I cant help but wonder if something would have been a little different, if I didnt miss him on Friday morning when he tried to talk to me. Maybe we would have talked for awhile, and made plans to see eachother this last weekend. Maybe something would have clicked. But, maybe it wouldnt have. Maybe it would have just been like any other day. A conversation full of "to good to be trues" and then he would be off to do his own thing.
I cant help but think of the positive things I missed out on, though.

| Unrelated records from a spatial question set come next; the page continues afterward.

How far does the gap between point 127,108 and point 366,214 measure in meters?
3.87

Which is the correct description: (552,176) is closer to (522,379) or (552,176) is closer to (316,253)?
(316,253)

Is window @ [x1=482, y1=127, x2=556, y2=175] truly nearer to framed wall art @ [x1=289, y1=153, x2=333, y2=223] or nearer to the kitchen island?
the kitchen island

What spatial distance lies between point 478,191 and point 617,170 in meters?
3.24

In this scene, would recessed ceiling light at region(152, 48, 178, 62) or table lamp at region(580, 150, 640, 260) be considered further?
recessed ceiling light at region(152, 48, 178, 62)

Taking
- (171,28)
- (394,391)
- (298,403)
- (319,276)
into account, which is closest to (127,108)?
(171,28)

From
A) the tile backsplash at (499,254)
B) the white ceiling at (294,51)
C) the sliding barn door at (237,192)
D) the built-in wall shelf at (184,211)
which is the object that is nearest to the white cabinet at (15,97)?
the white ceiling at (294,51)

I spent my day rearranging my room, and cleaning up after myself. I like the room this way alot better now, and its different than I've had it before. Hopefully I can get some sleep tonight and get up early tomorrow.. and hey.. maybe I will have a life!! *gasp*
My mom is finally getting the money from the insurance company to have our roof fixed from the hurricane damage. We know the guy thats going to do the work for us, and he is bringing this guy named Josh to help him. I've known this Josh for a long ass time, and I'm sorry to say it, but he is HOTTNESS. lol. I worked with him at the game room in the mall last year, and he is so cool. They came over tonight to give my mom the estimate, and I didnt know Josh was here too. I came flying out of the room, to get Hopper, because he was barking at them, while they were trying to talk. There he was, standing in the corner, and he was the reason Hopper was barking. lol. I said "you've gotta sit down, your making him nervous Josh". RAWR. lol. I should be ashamed of myself, checking out the guy who will be here working for a couple of weeks. oorrrr.. should I be ashamed? lol. HOLLERRRR. lmao.
Anyways, sorry I havent been writing.. just a little down in the dumps. :( I catch myself looking at all the cars while I'm outside smoking, hoping one of them will pull into the drive way, open the passenger side door, and out will pop my Josh. I am so fuckin' pitiful. Someone put me out of my misery.